What is expected: Repeat the data exactly as it stands.
##### Provided data #####
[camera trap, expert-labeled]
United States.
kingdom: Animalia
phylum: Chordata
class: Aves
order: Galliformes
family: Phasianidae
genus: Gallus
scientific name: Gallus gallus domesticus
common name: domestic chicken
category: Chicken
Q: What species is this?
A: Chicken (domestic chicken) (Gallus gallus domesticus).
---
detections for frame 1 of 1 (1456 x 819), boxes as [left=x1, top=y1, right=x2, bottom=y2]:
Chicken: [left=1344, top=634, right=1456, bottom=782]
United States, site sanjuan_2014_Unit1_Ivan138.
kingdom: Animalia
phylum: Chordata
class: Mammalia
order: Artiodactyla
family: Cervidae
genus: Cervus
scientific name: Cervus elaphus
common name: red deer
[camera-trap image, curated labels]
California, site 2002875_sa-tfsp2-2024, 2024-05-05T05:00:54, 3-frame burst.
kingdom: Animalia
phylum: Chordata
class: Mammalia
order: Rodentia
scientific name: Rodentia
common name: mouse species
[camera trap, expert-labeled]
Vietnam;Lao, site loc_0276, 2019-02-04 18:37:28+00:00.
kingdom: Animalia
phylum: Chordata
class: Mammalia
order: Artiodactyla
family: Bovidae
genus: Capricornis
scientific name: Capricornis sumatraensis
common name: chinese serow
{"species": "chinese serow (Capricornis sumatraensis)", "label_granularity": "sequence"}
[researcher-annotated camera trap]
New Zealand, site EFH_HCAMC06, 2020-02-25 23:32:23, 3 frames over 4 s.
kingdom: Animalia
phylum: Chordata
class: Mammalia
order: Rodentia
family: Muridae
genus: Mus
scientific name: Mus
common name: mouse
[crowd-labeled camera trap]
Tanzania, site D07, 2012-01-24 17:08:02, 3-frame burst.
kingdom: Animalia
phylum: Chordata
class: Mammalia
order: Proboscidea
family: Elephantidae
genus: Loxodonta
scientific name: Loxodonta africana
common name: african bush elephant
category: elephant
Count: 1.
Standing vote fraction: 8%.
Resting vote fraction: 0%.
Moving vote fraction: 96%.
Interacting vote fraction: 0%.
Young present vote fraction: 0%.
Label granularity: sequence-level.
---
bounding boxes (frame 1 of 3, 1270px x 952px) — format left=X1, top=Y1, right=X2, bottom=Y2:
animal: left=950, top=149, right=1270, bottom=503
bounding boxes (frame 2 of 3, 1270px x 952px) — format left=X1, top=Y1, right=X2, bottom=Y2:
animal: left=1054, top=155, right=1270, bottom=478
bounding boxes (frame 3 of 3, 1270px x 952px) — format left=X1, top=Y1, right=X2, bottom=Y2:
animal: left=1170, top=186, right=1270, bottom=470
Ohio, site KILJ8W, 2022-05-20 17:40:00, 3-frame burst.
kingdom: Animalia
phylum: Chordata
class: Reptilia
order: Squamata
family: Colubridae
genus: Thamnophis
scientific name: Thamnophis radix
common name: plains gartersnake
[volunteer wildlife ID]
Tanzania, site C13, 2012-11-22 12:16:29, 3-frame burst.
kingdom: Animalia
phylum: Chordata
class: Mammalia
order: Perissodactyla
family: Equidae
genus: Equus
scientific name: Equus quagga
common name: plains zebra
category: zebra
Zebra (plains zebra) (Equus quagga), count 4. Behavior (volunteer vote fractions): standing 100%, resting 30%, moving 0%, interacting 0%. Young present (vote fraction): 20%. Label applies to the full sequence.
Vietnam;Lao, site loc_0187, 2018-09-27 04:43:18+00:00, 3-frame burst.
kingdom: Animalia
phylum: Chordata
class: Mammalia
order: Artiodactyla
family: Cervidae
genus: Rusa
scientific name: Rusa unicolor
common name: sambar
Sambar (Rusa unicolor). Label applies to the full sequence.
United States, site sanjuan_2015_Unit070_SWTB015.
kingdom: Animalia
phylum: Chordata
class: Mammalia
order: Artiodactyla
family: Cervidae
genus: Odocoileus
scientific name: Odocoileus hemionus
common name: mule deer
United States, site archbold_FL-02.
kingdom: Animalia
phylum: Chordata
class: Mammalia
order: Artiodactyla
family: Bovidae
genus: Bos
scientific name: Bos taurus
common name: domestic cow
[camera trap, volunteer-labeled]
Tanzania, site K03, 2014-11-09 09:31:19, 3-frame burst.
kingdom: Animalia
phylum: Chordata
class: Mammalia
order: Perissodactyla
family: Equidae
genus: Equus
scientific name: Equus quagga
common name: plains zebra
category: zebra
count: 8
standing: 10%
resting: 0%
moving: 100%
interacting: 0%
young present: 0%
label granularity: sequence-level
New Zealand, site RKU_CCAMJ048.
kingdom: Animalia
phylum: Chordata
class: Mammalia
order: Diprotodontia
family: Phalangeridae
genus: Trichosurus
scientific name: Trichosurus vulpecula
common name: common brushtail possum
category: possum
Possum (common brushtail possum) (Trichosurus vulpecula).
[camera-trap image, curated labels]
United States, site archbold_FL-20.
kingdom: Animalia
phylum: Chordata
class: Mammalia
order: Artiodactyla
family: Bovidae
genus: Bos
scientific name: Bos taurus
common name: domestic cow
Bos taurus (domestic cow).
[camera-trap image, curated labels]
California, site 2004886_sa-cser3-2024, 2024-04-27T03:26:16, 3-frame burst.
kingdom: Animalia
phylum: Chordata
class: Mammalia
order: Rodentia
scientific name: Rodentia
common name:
#####
Reply:
[camera trap, expert-labeled]
United States.
kingdom: Animalia
phylum: Chordata
class: Aves
order: Galliformes
family: Phasianidae
genus: Gallus
scientific name: Gallus gallus domesticus
common name: domestic chicken
category: Chicken
Q: What species is this?
A: Chicken (domestic chicken) (Gallus gallus domesticus).
---
detections for frame 1 of 1 (1456 x 819), boxes as [left=x1, top=y1, right=x2, bottom=y2]:
Chicken: [left=1344, top=634, right=1456, bottom=782]
United States, site sanjuan_2014_Unit1_Ivan138.
kingdom: Animalia
phylum: Chordata
class: Mammalia
order: Artiodactyla
family: Cervidae
genus: Cervus
scientific name: Cervus elaphus
common name: red deer
[camera-trap image, curated labels]
California, site 2002875_sa-tfsp2-2024, 2024-05-05T05:00:54, 3-frame burst.
kingdom: Animalia
phylum: Chordata
class: Mammalia
order: Rodentia
scientific name: Rodentia
common name: mouse species
[camera trap, expert-labeled]
Vietnam;Lao, site loc_0276, 2019-02-04 18:37:28+00:00.
kingdom: Animalia
phylum: Chordata
class: Mammalia
order: Artiodactyla
family: Bovidae
genus: Capricornis
scientific name: Capricornis sumatraensis
common name: chinese serow
{"species": "chinese serow (Capricornis sumatraensis)", "label_granularity": "sequence"}
[researcher-annotated camera trap]
New Zealand, site EFH_HCAMC06, 2020-02-25 23:32:23, 3 frames over 4 s.
kingdom: Animalia
phylum: Chordata
class: Mammalia
order: Rodentia
family: Muridae
genus: Mus
scientific name: Mus
common name: mouse
[crowd-labeled camera trap]
Tanzania, site D07, 2012-01-24 17:08:02, 3-frame burst.
kingdom: Animalia
phylum: Chordata
class: Mammalia
order: Proboscidea
family: Elephantidae
genus: Loxodonta
scientific name: Loxodonta africana
common name: african bush elephant
category: elephant
Count: 1.
Standing vote fraction: 8%.
Resting vote fraction: 0%.
Moving vote fraction: 96%.
Interacting vote fraction: 0%.
Young present vote fraction: 0%.
Label granularity: sequence-level.
---
bounding boxes (frame 1 of 3, 1270px x 952px) — format left=X1, top=Y1, right=X2, bottom=Y2:
animal: left=950, top=149, right=1270, bottom=503
bounding boxes (frame 2 of 3, 1270px x 952px) — format left=X1, top=Y1, right=X2, bottom=Y2:
animal: left=1054, top=155, right=1270, bottom=478
bounding boxes (frame 3 of 3, 1270px x 952px) — format left=X1, top=Y1, right=X2, bottom=Y2:
animal: left=1170, top=186, right=1270, bottom=470
Ohio, site KILJ8W, 2022-05-20 17:40:00, 3-frame burst.
kingdom: Animalia
phylum: Chordata
class: Reptilia
order: Squamata
family: Colubridae
genus: Thamnophis
scientific name: Thamnophis radix
common name: plains gartersnake
[volunteer wildlife ID]
Tanzania, site C13, 2012-11-22 12:16:29, 3-frame burst.
kingdom: Animalia
phylum: Chordata
class: Mammalia
order: Perissodactyla
family: Equidae
genus: Equus
scientific name: Equus quagga
common name: plains zebra
category: zebra
Zebra (plains zebra) (Equus quagga), count 4. Behavior (volunteer vote fractions): standing 100%, resting 30%, moving 0%, interacting 0%. Young present (vote fraction): 20%. Label applies to the full sequence.
Vietnam;Lao, site loc_0187, 2018-09-27 04:43:18+00:00, 3-frame burst.
kingdom: Animalia
phylum: Chordata
class: Mammalia
order: Artiodactyla
family: Cervidae
genus: Rusa
scientific name: Rusa unicolor
common name: sambar
Sambar (Rusa unicolor). Label applies to the full sequence.
United States, site sanjuan_2015_Unit070_SWTB015.
kingdom: Animalia
phylum: Chordata
class: Mammalia
order: Artiodactyla
family: Cervidae
genus: Odocoileus
scientific name: Odocoileus hemionus
common name: mule deer
United States, site archbold_FL-02.
kingdom: Animalia
phylum: Chordata
class: Mammalia
order: Artiodactyla
family: Bovidae
genus: Bos
scientific name: Bos taurus
common name: domestic cow
[camera trap, volunteer-labeled]
Tanzania, site K03, 2014-11-09 09:31:19, 3-frame burst.
kingdom: Animalia
phylum: Chordata
class: Mammalia
order: Perissodactyla
family: Equidae
genus: Equus
scientific name: Equus quagga
common name: plains zebra
category: zebra
count: 8
standing: 10%
resting: 0%
moving: 100%
interacting: 0%
young present: 0%
label granularity: sequence-level
New Zealand, site RKU_CCAMJ048.
kingdom: Animalia
phylum: Chordata
class: Mammalia
order: Diprotodontia
family: Phalangeridae
genus: Trichosurus
scientific name: Trichosurus vulpecula
common name: common brushtail possum
category: possum
Possum (common brushtail possum) (Trichosurus vulpecula).
[camera-trap image, curated labels]
United States, site archbold_FL-20.
kingdom: Animalia
phylum: Chordata
class: Mammalia
order: Artiodactyla
family: Bovidae
genus: Bos
scientific name: Bos taurus
common name: domestic cow
Bos taurus (domestic cow).
[camera-trap image, curated labels]
California, site 2004886_sa-cser3-2024, 2024-04-27T03:26:16, 3-frame burst.
kingdom: Animalia
phylum: Chordata
class: Mammalia
order: Rodentia
scientific name: Rodentia
common name:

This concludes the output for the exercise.